Contains many of the analysis tools to calculate statistics and tables for the manuscript.
-
analysis
: contains functions for statistical analysis.ad_vs_reads
: calculates the correlation between AD and read length.results
: folder for output of analysissummary_tables
: CSV summary table creation (AD, Sens, FPRA, Num_FP).analyze_stats.ipynb
: performs the majority of the combined statistical analysis, including KW test and combining the stats together into theresults/all_stats_species.csv
files.
-
ncbi
: NCBI standardization and lineage searching protocols.databases
: where the NCBI database should go (i.e., from https://ftp.ncbi.nih.gov/pub/taxonomy/new_taxdump/) and uncompress it.pkls
: initially empty folder -- where the standardized outputs will go from the NCBI parsing routine.names
: contains the name standardization functionslineage.py/.ipynb
: determines the correct genus name from TAXID.jams_convert.py
: annotates non-Excel JAMS output.species_annotated_to_genus
: converts all of the species-level annotated RA tables to genus-level.
-
paper
: diagrams and figures for the manuscript.heatmaps.ipynb
: creates the RA table comparison heatmaps.read_stats.ipynb
: creates and analyzes read stats tables
-
time
: calculates the time performance of each pipeline. -
data_paths.py
: holds the path to the raw data on the Biowulf computing cluster.-
Note: for running this analysis, the tarball
mock_communities.tar.gz
holds the raw data locally.
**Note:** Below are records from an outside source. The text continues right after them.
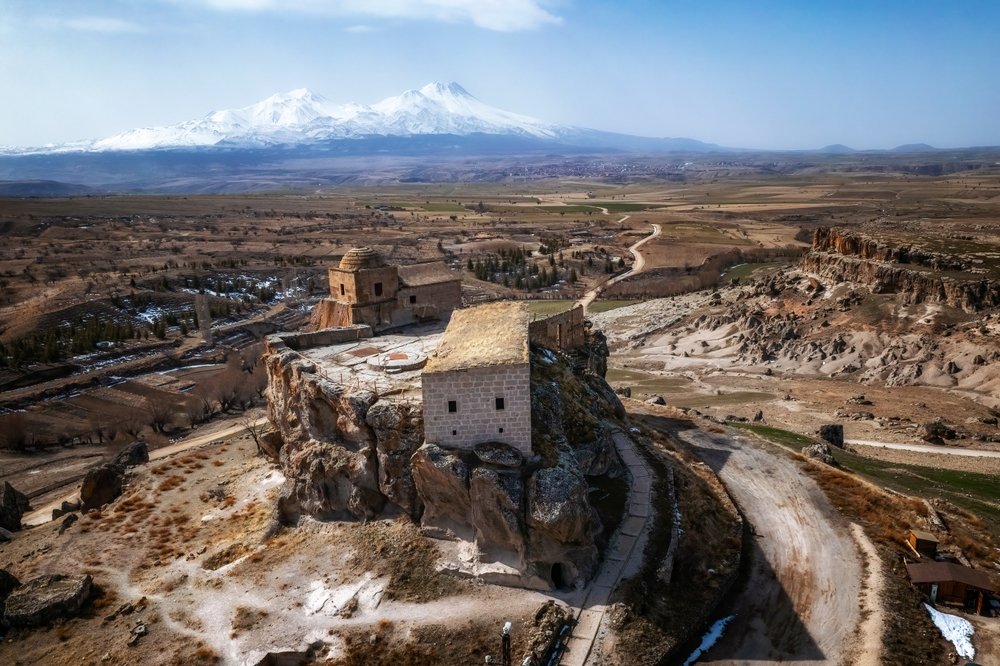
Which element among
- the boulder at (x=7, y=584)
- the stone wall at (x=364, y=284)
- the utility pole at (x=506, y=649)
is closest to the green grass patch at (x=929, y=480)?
the utility pole at (x=506, y=649)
If you would like to recreate this analysis, you will need to extract this archive. Extract the archive in theutils
directory.tar -xzf mock_communities.tar.gz
This will recreate the supercomputer's file structure with the necessary files in a directory named
Volumes
.
-
- The main sources of data can be found in the
data_paths.py
explanation. However, if you wish to conduct your own analysis, may be easier to use the data found inexpected_pipelines
andpipelines
, since these have been transformed into RA values and standardized with TAXIDs.
These flow charts were generated using diagrams.net.
The heatmaps were generated using the heatmaps.ipynb notebook with the raw data sourced from the expected_pipelines
and pipelines
folders.
These figures were generated from the analyze_stats.ipynb notebook, which also created the all_stats_species.csv data.
- Additionally, the pairwise Wilcoxon test analysis is conducted in the same file.
The bivariate plot was generated using the read_AD.ipynb.
The original read statistics CSV file can be found at read_stats.csv.
These metrics were calculated from figures.ipynb, which generated the all_stats
files in the pipelines
folders. Then, the tables.ipynb notebook was used to generate the wanted format. These were then cleaned manually and placed into ad_table.xlsx for easy transformation into LaTeX tables.
These tables were generated from the NIST confusion matrix analysis at nist_sens.ipynb and further cleaning was done with the nist_revisions.ipynb notebook.